Excerpted passage:
====
On 02/12/2024 17:52, Jorge Agra wrote:

That auto-transformation we mention, is what? Do you mind explaining?

For example MMJ2 is able to automatically expand this proof snippet from just the last step:

9::oveq1 |- ( b = Y -> ( b .o. ( X .o. Y ) ) = ( Y .o. ( X .o. Y ) ) )

10:9:oveq2d |- ( b = Y -> ( ( X .o. Y ) .o. ( b .o. ( X .o. Y ) ) ) = ( ( X .o. Y ) .o. ( Y .o. ( X .o. Y ) ) ) )

11::id |- ( b = Y -> b = Y )

!12:10,11:eqeq12d |- ( b = Y -> ( ( ( X .o. Y ) .o. ( b .o. ( X .o. Y ) ) ) = b <-> ( ( X .o. Y ) .o. ( Y .o. ( X .o. Y ) ) ) = Y ) )

All it needs is the exclamation mark before the label and once the Unify command is called (Ctrl-U), it will generate all 3 steps above.

Yamma does not have this and I manually fill in `eqeq12d` among a short list. Then it will automatically find `id` as it is a one-step proof. I have to choose `oveq1d` over a short list (the first theorem in the list is often the correct one), and finally it find `oveq1` automatically.
====
Exercise data:
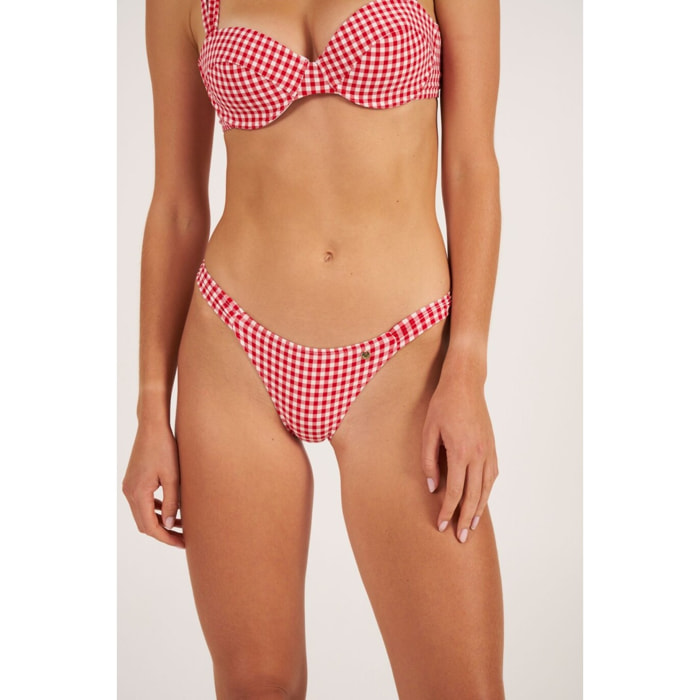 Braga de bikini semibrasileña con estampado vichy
====
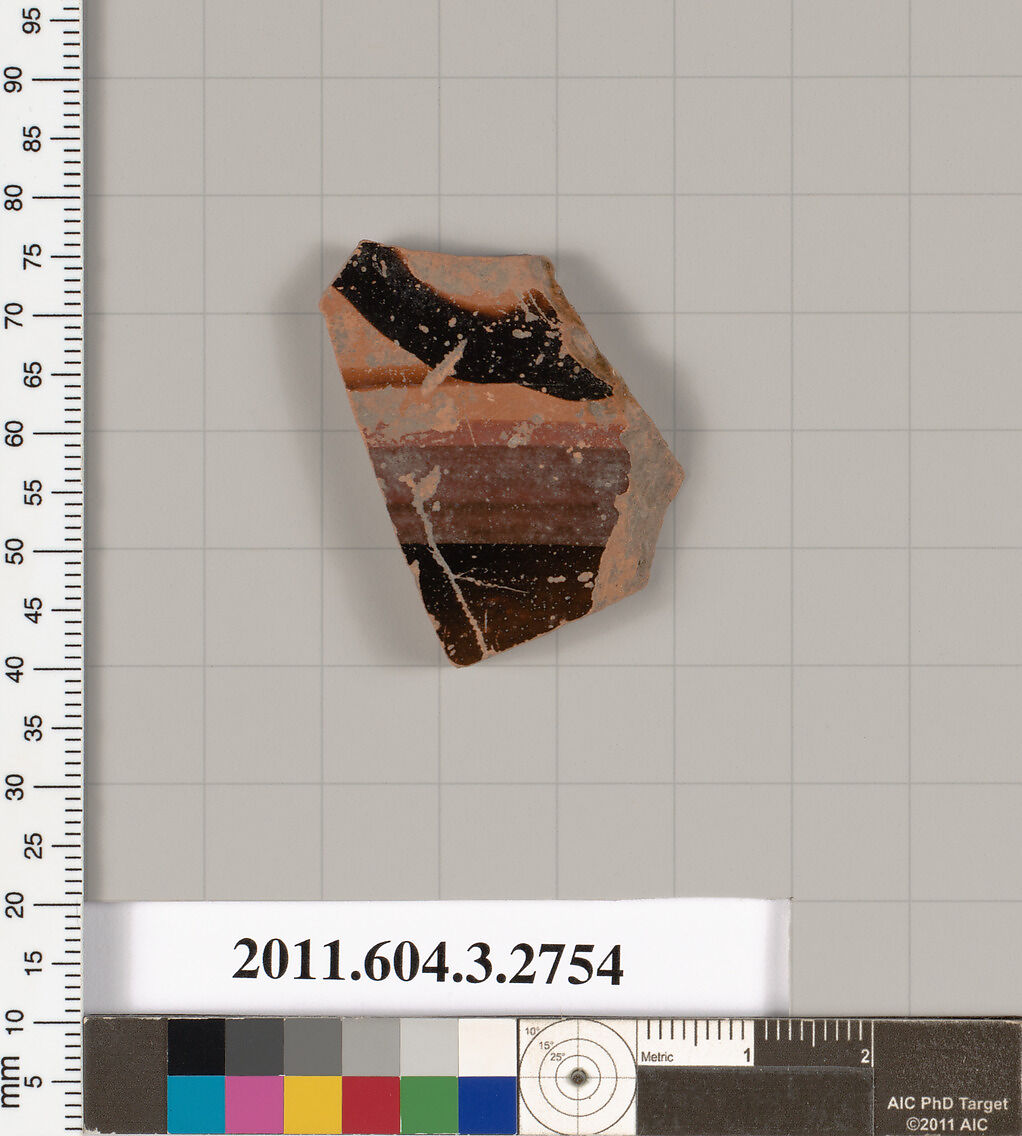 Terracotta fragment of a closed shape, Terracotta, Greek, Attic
====
Problems to solve:
a) In the forum post about MMJ2 and Yamma, which key combination calls the Unify command?
b) List every theorem label that justifies a step in the proof snippet of the forum post about MMJ2 and Yamma.
c) Write the next part of the forum post about MMJ2 and Yamma, starting after its last sentence.
The rows have no connection to the forum post about MMJ2 and Yamma.

Answers below:
a) Ctrl-U

b) oveq1, oveq2d, id, eqeq12d

c)
MMJ2's auto-transformation  is mentioned here: https://github.com/digama0/mmj2/blob/c8dd05548139c7003220caedde65a7abe44a00bf/CHGLOG.TXT#L47

[Igor Ieskov]

> That's awesome, thanks for organizing this!

I second that. Thank you Saveliy for continuing this initiative!

I also was able to prove abaeqb. Similarly to Thierry’s proof, my proof also introduced a disjoint condition for a and b, whereas the task has disjoints showing that a and b should be non-disjoint. I spent some time trying to find another proof which will not require this additional disjoint for a and b, but I could not find it. On the one hand, as I understand, requiring a and b to be disjoint, means that we cannot substitute the same set for a and b simultaneously. Please correct me if I am wrong. For example, with this new disjoint we will not be able to “apply” this theorem to the statement |- ( ph -> A. x e. B A. x e. B ( x .o. x ) e. B ). Also the original d-conditions look like it was made deliberately that a and b should not be disjoint. On the other hand, it was mentioned that “beware of possible problems in the statements (especially in the d-conditions)”. Saveliy, could you please comment on that (is it legal to add a disjoint for a and b and what was your intention)?

> do you use some automation (tactics) to do substitutions into the identity, like deriving step 23 of your MPP file? Or you simply remember the movements by heart?

> That auto-transformation we mention, is what? Do you mind explaining?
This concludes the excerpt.